Case in point is a $230 million transformer manufacturing plant in the Southeast U.S. Early teamwork on the part of the owner and the EPC firm — and their focus on scope, cost, and schedule definition — resulted in a successful end product. The client was able to reap the benefits of having clear project definition, enabling them to negotiate and develop their project-funding model very early in the process; they were then able to meet their production and product delivery requirements.
The 350,000-square-foot, state-of-the-art integrated facility features a unique product testing and commissioning area, manufacturing, barge and rail access, and employee and customer amenities. The design incorporates sustainable design principles, including glass curtain walls to maximize natural light.
The facility is designed for the efficient and economical shipping of finished product with the option for rail, truck, and water/barge. The project includes a new rail spur and a new bridge to cross an easement. A new concrete dock supported with steel piles and a concrete sea wall includes a covered steel structure that houses cranes for loading finished product onto barges.
In this example, the client engaged the EPC firm during the site selection process to help define cost, scope, and schedule. A collaborative approach to project development resulted in a facility that met the corporate objectives of the manufacturer.

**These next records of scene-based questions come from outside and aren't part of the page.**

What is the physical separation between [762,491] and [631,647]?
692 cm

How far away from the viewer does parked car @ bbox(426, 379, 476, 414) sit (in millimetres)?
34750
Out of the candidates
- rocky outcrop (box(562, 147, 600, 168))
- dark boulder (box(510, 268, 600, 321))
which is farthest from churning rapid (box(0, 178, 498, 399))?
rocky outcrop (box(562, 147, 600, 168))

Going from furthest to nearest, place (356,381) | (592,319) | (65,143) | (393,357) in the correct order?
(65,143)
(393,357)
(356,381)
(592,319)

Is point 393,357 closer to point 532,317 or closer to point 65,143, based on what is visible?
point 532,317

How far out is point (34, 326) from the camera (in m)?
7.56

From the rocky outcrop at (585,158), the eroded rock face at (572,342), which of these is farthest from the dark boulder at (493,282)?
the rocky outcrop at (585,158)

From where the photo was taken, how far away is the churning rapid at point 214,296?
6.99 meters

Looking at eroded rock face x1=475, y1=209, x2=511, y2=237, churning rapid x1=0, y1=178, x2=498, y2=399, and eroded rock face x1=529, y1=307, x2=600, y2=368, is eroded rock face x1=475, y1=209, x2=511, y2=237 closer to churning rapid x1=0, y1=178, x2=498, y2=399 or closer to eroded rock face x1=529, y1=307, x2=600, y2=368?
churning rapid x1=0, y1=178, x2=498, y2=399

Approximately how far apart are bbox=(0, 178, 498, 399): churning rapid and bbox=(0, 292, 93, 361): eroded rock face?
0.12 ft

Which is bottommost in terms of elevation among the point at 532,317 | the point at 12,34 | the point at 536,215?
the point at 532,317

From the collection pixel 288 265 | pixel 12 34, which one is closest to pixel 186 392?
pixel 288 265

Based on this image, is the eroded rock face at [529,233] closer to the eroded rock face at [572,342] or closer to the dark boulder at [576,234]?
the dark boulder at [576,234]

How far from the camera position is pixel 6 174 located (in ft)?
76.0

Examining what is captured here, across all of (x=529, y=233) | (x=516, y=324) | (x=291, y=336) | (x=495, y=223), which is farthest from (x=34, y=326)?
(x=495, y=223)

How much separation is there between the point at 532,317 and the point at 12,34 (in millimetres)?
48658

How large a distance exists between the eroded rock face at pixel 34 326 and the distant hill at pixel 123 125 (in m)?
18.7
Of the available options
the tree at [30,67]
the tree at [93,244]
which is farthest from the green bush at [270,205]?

Encountering budget shortfalls or schedule overruns once a construction project is under way can set off a cascade of problems. Fortunately for industrial project owners, taking a proactive and collaborative approach and using proven tools and technology takes the guesswork out of predicting a project’s scope, cost, and schedule. Implementing these tools as part of a comprehensive preconstruction phase is the key to arriving at a project definition that will lead to successful project delivery.